It is traditional for your first program in a new language to be Hello, World.

This chapter uses a very small program to introduce a lot of important Python ideas:

  • writing and running a Python script
  • separating logic from side effects so code is easier to test
  • writing your first tests with pytest
  • using the red / green / refactor TDD cycle
  • making small, safe refactors
  • adding type hints to make code easier to understand

Prerequisites

Before continuing, make sure you have:

  • Python 3.8 or later installed
  • a terminal you can run commands in
  • a text editor or IDE set up for Python development
  • pytest installed in your active environment

If you have not already set up Python and a virtual environment, refer back to the installation chapter first.

Project structure

Create a folder wherever you like and add the following files as you work through the chapter:

Keeping the project this small helps you focus on the workflow rather than the tooling.

Create the first program

  • Create a folder wherever you like
  • Put a new file in it called hello.py and put the following code inside it
def main() -> None:
print("Hello, world")


if __name__ == "__main__":
main()

To run it, type python hello.py.

Depending on your system, you may need to use python3 hello.py instead.

How it works

When you write a program in Python, you define functions using the def keyword. In this example we defined a function called main.

def main() -> None:
print("Hello, world")

A few things are happening here:

  • def main() defines a function named main
  • the -> None part is a type hint saying this function does not return a value
  • the indented block underneath is the function body
  • print("Hello, world") writes text to standard output

The if __name__ == "__main__": pattern is Python's way of running code only when the file is executed directly.

if __name__ == "__main__":
main()

This means:

  • if you run python hello.py, Python executes main()
  • if another file imports hello.py, Python does not automatically run main()

That makes the module easier to reuse and test.

Why separate logic from printing?

The print function outputs text to the console. That is a side effect: something observable happens outside your program.

In contrast, creating and returning a string is just logic. Logic is usually much easier to test than side effects.

A good beginner habit is to move as much decision-making and computation as possible into pure functions that return values. Then keep side effects like printing, reading files, network calls, or database access at the edges of the program.

Refactor to make testing easier

How do you test this? It is good to separate your "domain" code from the outside world (side-effects). The print() is a side effect (printing to stdout), and the string we send in is our domain.

So let's separate these concerns so it's easier to test:

def hello() -> str:
return "Hello, world"


def main() -> None:
print(hello())


if __name__ == "__main__":
main()
====
◆ **STATED PROBLEM A**: According to the Hello, World tutorial, which Python version needs to be installed?

[Saved entries]
====
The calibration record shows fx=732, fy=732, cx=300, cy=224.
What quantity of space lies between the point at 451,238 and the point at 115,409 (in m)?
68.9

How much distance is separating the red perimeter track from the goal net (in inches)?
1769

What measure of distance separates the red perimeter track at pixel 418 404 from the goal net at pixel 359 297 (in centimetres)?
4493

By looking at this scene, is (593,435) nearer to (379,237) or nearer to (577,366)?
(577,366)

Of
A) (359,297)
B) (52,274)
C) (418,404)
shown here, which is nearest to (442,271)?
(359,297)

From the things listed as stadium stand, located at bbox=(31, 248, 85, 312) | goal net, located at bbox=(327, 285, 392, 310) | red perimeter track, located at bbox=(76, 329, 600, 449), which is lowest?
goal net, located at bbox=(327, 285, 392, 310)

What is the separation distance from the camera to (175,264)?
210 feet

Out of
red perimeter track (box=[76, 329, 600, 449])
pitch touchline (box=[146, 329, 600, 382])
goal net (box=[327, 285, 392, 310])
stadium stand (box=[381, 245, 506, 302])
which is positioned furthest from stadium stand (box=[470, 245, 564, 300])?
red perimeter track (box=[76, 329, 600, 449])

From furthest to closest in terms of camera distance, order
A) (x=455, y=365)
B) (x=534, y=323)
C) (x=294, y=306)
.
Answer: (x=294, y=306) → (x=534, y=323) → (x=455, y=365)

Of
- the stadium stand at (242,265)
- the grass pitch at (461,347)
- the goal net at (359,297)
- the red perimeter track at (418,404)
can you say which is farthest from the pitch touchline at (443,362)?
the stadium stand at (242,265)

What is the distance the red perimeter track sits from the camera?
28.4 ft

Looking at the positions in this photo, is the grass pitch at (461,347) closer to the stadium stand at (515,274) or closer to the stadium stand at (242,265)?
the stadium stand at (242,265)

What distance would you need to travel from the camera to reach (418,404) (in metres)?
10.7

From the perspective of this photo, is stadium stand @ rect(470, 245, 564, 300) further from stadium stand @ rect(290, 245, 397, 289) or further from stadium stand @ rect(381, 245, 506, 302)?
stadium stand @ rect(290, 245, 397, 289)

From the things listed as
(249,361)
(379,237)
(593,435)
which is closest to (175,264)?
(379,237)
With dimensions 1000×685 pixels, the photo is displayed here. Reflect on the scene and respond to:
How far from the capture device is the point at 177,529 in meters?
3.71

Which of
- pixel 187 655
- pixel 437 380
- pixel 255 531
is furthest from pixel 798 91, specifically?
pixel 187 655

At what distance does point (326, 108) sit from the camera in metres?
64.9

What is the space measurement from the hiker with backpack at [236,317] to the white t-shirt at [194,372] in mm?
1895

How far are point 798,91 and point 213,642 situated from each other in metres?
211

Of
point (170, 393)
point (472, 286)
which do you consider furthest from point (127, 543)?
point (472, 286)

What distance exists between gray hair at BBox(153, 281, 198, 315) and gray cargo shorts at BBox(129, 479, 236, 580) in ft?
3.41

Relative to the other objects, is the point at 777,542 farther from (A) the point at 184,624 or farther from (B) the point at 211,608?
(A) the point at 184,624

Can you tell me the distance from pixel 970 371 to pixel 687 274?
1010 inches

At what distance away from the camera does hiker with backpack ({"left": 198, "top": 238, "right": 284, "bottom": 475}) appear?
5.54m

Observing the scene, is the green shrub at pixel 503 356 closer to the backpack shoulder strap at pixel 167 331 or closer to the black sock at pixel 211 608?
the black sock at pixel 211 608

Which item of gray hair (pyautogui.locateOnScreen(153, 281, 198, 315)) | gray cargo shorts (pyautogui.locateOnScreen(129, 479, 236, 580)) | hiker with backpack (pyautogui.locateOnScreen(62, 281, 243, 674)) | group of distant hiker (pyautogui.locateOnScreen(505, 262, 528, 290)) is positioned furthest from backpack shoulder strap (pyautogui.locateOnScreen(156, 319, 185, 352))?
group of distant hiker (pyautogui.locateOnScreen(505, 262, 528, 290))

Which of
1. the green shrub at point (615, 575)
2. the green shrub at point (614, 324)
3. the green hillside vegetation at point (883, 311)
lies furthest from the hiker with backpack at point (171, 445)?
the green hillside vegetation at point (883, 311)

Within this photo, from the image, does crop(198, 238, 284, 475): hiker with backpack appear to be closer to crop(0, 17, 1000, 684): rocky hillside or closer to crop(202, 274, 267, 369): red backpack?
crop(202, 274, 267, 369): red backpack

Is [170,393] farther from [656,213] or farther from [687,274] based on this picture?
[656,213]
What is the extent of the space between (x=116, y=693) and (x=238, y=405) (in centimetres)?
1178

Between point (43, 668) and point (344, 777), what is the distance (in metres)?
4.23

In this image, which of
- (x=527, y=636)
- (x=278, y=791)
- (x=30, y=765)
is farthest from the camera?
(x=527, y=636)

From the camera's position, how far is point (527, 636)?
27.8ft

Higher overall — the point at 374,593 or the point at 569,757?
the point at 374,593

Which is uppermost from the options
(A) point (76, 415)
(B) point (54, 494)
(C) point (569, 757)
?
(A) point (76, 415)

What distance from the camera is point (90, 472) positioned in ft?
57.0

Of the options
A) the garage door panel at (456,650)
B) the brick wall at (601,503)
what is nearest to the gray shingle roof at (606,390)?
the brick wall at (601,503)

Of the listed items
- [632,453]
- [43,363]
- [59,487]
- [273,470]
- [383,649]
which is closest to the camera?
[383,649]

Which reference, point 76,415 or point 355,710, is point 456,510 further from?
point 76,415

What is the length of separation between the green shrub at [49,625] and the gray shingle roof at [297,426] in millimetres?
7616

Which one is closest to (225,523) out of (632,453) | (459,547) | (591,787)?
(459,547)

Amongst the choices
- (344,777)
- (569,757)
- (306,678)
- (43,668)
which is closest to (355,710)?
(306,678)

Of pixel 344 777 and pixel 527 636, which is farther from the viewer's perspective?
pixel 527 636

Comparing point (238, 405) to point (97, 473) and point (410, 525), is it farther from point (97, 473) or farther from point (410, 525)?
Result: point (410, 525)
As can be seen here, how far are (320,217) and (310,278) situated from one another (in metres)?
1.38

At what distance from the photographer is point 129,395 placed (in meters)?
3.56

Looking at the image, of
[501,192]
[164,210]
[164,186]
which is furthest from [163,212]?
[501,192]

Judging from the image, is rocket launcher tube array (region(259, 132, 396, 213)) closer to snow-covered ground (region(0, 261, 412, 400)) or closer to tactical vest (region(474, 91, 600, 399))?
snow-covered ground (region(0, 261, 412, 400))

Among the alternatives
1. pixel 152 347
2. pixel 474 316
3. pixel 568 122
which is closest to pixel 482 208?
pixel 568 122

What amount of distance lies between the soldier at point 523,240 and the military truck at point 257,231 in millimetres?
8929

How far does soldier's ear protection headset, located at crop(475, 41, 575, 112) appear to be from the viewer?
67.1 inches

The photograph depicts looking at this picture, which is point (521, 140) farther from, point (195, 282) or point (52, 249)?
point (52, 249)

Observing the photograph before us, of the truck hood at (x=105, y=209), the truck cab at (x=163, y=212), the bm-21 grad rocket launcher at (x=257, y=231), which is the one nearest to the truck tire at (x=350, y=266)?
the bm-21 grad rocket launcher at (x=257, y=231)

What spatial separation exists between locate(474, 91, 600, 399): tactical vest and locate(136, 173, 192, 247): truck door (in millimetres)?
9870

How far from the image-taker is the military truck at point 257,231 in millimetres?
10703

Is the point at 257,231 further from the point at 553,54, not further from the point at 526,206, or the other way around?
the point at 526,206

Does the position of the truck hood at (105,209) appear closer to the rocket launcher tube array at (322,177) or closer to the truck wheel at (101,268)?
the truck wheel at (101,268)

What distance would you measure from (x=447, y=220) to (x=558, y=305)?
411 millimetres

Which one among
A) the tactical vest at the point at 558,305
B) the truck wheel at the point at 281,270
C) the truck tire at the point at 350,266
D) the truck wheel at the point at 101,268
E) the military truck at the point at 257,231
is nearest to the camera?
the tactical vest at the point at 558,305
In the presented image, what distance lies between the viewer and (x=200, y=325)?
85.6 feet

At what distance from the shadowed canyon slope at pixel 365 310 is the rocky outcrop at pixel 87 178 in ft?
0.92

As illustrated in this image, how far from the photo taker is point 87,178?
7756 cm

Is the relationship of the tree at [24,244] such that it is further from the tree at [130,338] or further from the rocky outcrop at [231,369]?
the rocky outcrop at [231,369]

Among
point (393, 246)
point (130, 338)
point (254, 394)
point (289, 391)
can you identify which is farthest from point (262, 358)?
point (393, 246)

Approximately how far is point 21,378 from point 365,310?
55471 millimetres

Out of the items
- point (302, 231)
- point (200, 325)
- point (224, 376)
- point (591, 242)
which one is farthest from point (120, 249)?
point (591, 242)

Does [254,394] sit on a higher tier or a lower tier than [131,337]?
====
◆ **STATED PROBLEM B**: In the listing, rewrite the lines from the line with "Observing the photograph" to the line with "411 millimetres", swapping "truck hood" for "vehicle hood" and leaving everything else the same. Return only those lines.

◆ **CORRECT OUTPUT A**: Python 3.8 or later.

◆ **CORRECT OUTPUT B**:
Observing the photograph before us, of the vehicle hood at (x=105, y=209), the truck cab at (x=163, y=212), the bm-21 grad rocket launcher at (x=257, y=231), which is the one nearest to the truck tire at (x=350, y=266)?
the bm-21 grad rocket launcher at (x=257, y=231)

What spatial separation exists between locate(474, 91, 600, 399): tactical vest and locate(136, 173, 192, 247): truck door (in millimetres)?
9870

How far from the image-taker is the military truck at point 257,231 in millimetres?
10703

Is the point at 257,231 further from the point at 553,54, not further from the point at 526,206, or the other way around?
the point at 526,206

Does the position of the vehicle hood at (105,209) appear closer to the rocket launcher tube array at (322,177) or closer to the truck wheel at (101,268)?
the truck wheel at (101,268)

What distance would you measure from (x=447, y=220) to (x=558, y=305)?
411 millimetres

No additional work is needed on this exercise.